__Requirement 1__:
Translate this sentence from the post about the Rust event system into French: "If you typo the topic name, the handler never fires and nothing tells you."
__Requirement 2__:
According to the post about the Rust event system, how many instructions make up the hot loop?
__Requirement 3__:
Continue the post about the rt-events Rust crate, picking up after its last sentence.

__Article__:
※ ※ ※
I accidentally made the fastest event system in the world
This is the story of rt-events, a ~200-LOC Rust crate I wrote because I wanted a nicely-typed in-process pub/sub. I did not set out to make it fast. I benchmarked it against ten other languages out of idle curiosity and it came out ahead of a monomorphized C++ game-dev library by roughly 4× at sub-fanout dispatch. The hot loop is six instructions. I cannot figure out how to make it go any faster. If you can, the puzzle is at the bottom.
Everything here is synchronous, single-threaded, same-process. No async brokers, no Kafka, no Redis. Fairness protocol: METHODOLOGY.md. Every number in this post cites a row in results/all.csv; if you disagree, the row is the source of truth.
What I actually wanted
In most languages, “publish/subscribe” means strings:
emitter.on("hit", (payload) => { /* was the field .damage? .Damage? .DAMAGE? */ })
The compiler has no idea what shape payload is. If you rename a field in the emitter, the callbacks silently break. If you typo the topic name, the handler never fires and nothing tells you. This is fine for ad-hoc scripts and it is what every event emitter I had ever used looked like.
I wanted the type system to do the work:
bus.on::<Hit>(|e: &Hit| { // e is definitely &Hit — compiler says so.
println!("took {} damage", e.damage);
});
bus.emit(Hit { damage: 7 }); // payload shape is Hit, or this is a type error.
That was the whole pitch. Type-checked dispatch. If the handler signature doesn’t match the emit site, the program doesn’t compile. Performance was not a goal — it was assumed to be “fine for an interactive simulation,” whatever that meant.
I wrote the obvious implementation in an afternoon:
HashMap<TypeId, Vec<Box<dyn Fn(&dyn Any)>>>
TypeId::of::<E>() as the map key, handlers as Box<dyn Fn(&dyn Any)> in a Vec, downcast at the handler boundary. Two hundred lines. Zero dependencies. Shipped.
※ ※ ※
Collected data
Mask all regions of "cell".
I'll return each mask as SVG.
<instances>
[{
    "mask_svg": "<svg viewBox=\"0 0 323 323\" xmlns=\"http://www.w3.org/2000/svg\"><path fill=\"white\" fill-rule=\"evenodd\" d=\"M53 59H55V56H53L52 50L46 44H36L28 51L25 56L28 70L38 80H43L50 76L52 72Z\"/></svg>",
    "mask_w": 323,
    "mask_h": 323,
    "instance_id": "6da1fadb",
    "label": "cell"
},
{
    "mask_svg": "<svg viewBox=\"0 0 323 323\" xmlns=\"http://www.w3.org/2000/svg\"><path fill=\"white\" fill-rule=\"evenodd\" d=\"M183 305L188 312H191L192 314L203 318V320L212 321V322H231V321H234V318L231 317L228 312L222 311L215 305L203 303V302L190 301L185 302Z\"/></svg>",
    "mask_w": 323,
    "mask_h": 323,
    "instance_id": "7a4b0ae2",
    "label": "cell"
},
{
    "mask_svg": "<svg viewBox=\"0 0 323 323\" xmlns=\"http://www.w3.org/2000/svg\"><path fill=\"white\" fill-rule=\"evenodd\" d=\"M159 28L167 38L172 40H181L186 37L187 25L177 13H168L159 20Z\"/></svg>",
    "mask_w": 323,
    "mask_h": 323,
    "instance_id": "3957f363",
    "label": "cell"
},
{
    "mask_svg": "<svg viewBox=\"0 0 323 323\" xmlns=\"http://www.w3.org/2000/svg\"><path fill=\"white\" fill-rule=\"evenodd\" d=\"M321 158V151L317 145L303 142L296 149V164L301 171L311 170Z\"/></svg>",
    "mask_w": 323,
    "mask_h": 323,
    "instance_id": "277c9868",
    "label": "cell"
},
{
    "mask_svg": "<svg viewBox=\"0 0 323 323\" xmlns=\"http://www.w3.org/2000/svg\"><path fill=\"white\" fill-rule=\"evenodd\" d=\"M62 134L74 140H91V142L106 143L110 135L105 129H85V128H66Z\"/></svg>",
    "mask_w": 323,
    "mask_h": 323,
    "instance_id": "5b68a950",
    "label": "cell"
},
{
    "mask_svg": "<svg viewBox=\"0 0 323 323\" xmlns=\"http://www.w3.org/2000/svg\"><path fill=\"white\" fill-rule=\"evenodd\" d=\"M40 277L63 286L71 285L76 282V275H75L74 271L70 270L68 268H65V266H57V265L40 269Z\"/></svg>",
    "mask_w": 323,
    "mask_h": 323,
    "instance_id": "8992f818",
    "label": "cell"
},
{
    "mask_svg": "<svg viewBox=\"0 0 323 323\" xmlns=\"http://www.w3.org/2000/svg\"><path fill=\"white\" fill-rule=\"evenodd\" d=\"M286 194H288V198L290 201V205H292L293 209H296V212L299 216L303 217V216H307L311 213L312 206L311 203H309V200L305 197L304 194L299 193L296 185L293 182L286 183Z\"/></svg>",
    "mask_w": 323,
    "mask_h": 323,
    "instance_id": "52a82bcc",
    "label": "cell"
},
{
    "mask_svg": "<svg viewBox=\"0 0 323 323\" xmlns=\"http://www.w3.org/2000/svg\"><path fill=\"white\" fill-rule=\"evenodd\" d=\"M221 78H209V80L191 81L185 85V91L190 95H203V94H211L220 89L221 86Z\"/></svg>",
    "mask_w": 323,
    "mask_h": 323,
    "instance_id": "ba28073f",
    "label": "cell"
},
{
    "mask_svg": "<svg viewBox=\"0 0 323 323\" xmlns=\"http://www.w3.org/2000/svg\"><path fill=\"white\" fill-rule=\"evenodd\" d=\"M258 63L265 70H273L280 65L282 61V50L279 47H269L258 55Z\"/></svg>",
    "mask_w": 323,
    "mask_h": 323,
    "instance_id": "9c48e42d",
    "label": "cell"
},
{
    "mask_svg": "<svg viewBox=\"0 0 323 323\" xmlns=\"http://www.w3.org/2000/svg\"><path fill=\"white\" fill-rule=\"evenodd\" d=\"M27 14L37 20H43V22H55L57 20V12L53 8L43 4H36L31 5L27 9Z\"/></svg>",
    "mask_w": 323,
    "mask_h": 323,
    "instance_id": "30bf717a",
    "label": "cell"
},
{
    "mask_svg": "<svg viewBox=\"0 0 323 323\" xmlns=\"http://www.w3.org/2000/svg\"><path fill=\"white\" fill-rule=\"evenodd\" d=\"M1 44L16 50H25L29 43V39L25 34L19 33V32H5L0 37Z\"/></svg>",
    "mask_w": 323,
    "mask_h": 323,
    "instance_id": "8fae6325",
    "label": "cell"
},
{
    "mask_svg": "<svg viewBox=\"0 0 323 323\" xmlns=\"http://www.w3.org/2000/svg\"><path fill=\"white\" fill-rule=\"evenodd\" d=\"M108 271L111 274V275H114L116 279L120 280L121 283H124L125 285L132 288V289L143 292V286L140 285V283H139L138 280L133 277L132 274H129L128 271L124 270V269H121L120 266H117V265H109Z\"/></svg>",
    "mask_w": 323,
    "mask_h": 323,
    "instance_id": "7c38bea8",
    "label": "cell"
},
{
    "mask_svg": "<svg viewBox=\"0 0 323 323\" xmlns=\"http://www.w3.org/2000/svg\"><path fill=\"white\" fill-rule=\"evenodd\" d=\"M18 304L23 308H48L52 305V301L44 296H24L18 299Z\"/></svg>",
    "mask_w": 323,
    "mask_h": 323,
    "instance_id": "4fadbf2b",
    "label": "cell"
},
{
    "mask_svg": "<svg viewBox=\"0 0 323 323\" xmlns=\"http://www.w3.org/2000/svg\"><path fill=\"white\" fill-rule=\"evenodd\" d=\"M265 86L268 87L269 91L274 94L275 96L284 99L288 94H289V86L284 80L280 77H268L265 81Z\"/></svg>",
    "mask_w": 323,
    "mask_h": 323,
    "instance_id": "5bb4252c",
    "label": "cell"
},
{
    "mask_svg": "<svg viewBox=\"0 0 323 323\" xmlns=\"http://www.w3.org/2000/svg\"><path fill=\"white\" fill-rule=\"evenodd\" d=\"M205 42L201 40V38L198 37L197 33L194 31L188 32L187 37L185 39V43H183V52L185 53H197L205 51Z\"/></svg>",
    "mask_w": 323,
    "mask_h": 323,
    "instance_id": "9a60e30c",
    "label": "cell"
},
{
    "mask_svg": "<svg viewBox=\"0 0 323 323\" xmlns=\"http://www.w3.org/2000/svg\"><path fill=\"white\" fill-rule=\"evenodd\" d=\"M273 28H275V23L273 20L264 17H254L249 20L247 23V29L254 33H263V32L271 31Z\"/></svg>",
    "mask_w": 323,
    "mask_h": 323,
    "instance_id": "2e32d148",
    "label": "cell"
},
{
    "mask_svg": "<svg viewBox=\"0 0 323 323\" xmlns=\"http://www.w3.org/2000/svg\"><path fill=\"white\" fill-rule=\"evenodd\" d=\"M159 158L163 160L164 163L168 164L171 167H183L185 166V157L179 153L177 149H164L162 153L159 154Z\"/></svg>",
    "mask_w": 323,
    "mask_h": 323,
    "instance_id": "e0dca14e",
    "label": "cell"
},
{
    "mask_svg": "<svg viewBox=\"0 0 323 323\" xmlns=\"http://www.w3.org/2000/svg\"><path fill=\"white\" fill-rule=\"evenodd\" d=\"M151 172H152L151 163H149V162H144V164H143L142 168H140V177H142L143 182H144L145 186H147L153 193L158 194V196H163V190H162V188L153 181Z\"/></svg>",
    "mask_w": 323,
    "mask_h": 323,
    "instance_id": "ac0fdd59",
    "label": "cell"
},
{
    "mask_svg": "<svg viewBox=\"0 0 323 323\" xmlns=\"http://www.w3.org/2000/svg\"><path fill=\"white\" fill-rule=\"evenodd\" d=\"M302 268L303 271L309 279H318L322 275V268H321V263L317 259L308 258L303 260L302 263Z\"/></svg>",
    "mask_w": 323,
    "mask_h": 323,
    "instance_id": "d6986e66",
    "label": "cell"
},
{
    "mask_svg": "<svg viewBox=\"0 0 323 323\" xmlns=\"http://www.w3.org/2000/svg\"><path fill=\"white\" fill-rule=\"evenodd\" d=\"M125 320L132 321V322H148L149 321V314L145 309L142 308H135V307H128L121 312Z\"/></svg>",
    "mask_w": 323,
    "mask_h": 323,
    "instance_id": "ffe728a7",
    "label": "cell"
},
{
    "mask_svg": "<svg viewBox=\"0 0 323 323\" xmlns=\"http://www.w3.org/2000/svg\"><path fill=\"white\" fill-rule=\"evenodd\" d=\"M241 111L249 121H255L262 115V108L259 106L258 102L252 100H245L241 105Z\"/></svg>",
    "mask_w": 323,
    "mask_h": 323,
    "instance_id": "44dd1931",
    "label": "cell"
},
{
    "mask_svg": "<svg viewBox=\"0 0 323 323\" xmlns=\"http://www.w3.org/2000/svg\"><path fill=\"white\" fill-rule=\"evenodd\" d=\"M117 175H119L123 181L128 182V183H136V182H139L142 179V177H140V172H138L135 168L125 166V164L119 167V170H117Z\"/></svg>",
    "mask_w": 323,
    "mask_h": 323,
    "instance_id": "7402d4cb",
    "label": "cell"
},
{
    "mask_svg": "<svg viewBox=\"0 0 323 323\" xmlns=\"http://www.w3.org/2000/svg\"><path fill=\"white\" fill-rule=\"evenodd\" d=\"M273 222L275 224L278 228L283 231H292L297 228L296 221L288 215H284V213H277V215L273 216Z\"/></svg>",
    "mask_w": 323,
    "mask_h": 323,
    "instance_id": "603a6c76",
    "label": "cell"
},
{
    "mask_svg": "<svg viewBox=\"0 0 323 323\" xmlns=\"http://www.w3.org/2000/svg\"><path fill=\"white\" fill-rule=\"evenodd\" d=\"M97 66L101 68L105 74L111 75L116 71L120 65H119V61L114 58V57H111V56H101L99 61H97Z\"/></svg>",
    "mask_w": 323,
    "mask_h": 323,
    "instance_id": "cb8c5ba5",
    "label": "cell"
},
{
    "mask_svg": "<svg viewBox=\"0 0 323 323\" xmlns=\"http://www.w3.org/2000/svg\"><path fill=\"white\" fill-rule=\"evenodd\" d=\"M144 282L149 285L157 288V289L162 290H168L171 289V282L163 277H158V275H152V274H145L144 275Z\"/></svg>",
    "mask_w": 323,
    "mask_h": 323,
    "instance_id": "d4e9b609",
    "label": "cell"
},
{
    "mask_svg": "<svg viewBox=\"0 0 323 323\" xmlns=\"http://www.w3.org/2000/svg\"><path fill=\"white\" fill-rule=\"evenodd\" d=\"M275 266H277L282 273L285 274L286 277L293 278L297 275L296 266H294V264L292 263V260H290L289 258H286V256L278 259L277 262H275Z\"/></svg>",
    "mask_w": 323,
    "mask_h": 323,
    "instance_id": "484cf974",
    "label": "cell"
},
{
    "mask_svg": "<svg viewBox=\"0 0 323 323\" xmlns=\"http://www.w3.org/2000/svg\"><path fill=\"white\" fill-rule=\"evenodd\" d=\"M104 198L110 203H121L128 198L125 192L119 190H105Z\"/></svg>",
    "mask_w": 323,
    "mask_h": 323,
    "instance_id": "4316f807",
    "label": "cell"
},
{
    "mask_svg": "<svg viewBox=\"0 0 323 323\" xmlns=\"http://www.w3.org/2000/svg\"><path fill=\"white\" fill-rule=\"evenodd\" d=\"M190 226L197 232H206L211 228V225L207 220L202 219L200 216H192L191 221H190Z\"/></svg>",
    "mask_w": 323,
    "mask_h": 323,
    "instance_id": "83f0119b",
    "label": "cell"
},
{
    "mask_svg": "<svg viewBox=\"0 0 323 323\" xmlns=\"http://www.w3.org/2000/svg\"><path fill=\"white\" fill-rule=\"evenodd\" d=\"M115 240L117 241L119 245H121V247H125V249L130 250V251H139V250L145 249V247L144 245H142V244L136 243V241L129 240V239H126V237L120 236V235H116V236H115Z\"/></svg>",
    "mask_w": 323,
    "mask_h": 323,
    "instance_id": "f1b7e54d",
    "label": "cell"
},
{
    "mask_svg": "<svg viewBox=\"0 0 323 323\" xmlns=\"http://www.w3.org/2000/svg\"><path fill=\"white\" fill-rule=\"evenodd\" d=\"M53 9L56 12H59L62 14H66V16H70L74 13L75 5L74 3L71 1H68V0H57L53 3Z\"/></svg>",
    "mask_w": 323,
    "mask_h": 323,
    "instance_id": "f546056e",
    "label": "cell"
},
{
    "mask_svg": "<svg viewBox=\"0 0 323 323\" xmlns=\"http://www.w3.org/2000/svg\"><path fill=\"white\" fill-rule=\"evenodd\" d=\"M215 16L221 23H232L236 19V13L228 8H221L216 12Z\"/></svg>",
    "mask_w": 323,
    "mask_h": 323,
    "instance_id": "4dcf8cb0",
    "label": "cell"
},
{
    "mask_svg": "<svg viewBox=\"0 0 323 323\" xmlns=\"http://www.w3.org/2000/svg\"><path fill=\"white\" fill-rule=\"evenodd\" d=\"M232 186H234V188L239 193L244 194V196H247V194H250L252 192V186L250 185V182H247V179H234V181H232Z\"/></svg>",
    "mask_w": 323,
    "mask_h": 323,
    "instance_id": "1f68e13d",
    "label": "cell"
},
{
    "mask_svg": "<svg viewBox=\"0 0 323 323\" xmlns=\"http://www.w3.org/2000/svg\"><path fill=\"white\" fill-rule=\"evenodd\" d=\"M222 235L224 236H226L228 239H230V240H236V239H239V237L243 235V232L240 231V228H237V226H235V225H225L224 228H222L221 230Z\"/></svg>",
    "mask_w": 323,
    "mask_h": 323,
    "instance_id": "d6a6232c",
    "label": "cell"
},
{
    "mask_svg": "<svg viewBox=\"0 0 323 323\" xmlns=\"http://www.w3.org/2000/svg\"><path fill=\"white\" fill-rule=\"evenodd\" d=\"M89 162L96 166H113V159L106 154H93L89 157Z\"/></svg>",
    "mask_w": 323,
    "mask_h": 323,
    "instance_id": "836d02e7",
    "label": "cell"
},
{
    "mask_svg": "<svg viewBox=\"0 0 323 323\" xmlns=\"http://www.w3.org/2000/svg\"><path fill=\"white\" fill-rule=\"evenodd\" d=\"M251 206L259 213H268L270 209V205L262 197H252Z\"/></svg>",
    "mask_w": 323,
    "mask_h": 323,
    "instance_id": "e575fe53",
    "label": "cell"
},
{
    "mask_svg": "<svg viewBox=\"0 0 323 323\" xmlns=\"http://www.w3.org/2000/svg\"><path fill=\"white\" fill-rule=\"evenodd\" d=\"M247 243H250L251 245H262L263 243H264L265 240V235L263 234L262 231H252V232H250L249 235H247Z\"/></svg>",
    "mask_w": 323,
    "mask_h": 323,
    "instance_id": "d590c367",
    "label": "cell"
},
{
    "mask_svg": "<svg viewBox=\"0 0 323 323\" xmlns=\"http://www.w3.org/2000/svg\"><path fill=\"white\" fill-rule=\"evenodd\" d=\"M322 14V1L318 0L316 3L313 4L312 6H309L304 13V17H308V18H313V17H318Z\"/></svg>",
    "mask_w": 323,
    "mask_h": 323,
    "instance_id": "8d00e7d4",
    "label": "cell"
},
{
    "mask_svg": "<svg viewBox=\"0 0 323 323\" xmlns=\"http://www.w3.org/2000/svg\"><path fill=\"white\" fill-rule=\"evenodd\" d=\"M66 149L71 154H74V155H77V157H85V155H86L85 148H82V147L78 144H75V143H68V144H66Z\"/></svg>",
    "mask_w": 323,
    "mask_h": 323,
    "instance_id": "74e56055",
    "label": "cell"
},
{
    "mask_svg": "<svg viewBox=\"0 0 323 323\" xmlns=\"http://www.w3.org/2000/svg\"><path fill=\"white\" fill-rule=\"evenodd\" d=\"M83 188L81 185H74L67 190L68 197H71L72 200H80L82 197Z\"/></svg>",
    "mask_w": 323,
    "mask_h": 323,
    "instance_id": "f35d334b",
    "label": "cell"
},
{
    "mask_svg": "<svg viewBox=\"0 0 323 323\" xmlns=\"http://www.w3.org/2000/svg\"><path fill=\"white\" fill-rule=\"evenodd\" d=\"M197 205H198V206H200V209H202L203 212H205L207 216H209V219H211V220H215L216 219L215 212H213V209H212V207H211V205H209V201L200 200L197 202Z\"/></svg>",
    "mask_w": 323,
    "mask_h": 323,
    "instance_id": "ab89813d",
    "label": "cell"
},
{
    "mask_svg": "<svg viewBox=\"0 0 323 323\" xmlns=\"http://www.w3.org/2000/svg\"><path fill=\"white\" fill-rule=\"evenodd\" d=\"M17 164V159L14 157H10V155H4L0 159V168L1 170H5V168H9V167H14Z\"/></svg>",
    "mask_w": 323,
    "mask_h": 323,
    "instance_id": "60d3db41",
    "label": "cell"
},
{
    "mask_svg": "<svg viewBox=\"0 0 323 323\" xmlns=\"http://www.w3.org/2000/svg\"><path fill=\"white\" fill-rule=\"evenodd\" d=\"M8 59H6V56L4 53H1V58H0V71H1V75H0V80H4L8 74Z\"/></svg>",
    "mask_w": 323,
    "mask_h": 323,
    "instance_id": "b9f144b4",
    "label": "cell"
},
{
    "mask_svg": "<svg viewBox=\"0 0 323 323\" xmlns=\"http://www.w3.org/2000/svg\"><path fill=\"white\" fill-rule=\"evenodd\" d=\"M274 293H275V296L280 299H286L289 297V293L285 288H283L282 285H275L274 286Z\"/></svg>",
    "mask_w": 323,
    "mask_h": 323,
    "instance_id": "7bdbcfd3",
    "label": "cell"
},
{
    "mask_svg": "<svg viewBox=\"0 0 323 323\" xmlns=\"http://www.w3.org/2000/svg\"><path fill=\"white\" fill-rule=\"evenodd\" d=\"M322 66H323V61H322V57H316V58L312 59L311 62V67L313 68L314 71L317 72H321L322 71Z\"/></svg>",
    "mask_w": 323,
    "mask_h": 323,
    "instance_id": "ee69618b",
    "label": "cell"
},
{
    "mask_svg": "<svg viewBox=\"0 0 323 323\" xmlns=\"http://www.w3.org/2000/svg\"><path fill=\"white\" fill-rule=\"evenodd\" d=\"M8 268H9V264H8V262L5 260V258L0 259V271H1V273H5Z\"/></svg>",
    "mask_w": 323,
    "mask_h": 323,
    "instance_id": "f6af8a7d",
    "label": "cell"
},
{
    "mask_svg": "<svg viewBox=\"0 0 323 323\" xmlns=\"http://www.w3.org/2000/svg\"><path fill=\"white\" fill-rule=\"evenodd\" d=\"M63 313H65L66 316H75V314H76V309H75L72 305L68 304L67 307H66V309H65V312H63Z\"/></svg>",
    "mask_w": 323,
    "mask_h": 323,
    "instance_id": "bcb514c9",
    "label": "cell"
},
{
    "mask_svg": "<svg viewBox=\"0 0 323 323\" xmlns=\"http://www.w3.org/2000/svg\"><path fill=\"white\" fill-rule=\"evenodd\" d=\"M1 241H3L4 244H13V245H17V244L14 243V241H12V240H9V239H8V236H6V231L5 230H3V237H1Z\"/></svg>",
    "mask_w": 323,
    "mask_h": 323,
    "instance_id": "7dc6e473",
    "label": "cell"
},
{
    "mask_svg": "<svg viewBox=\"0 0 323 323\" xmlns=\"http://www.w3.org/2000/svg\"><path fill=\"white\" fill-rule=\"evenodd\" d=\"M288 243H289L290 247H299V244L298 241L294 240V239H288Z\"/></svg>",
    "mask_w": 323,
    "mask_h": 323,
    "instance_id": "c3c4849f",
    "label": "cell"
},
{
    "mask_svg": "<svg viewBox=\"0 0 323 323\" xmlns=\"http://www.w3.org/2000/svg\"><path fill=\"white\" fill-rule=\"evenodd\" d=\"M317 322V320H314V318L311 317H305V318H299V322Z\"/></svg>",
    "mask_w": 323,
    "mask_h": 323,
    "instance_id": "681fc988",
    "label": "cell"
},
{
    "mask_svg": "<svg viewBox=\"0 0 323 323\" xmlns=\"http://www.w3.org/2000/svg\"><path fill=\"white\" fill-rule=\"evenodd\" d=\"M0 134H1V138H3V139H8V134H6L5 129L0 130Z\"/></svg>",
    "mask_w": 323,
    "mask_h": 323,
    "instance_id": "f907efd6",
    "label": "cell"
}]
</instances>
※ ※ ※
__Task answer 1__:
Si vous faites une faute de frappe dans le nom du sujet, le gestionnaire ne se déclenche jamais et rien ne vous le signale.

__Task answer 2__:
Six instructions.

__Task answer 3__:
Then I benchmarked it, for fun
I wrote a Criterion bench just to see if it was “fast enough.” The numbers were… surprisingly good. Tens of nanoseconds per single-subscriber dispatch. Single-digit nanoseconds for the no-subscriber miss path. I assumed that was what a competent compiler did for any small library and moved on.
Then the question crept in: is this actually good, or just good relative to my expectations? The only way to answer it was to run the same benches against every in-process event library I could get my hands on.
So I built rt-event-benches: 11 languages, one 14-scenario suite (spec: SPEC.md). Idiomatic libraries only — the thing an engineer in that ecosystem would actually reach for. C++ entt::dispatcher, Go asaskevich/EventBus, Node eventemitter3, CPython blinker, Ruby wisper, plus Java Guava, C# MediatR, Kotlin SharedFlow, Swift Combine, Elixir Registry.
Post-PR rt-events vs. the competitors (N=1 unless noted, same machine, same session, performance governor, taskset -c 2):
| Scenario | rt-events | C++ entt | Go EventBus | Node ee3 | CPython blinker | Ruby Wisper |
|---|---|---|---|---|---|---|
emit_zst/1 | 16 ns | 32 ns | 838 ns | 3,188 ns | 4,522 ns | 52,392 ns |
emit_zst/1000 | 1,289 ns | 5,724 ns | — | — | — | — |
emit_no_subs | 1 ns | 12 ns | 201 ns | 960 ns | 489 ns | 21,755 ns |
throughput_zst/1M (ops/sec) | 34.7 M | 18.2 M | 114 k | 1.8 M | n/a | n/a |
That was not the expected outcome. rt-events beats a monomorphized template-heavy C++ library on every dispatch scenario at N ≥ 10, and it beats every dynamic-language competitor by two-to-four orders of magnitude.
Five other entries (Java/Guava, C#/MediatR, Kotlin/SharedFlow, Swift/Combine, Elixir/Registry) are scaffolded and run clean, but the bench host lacked the runtime or the harness timed out; their rows appear in all.csv with unit=n/a. A future run on a warmer host will fill them in.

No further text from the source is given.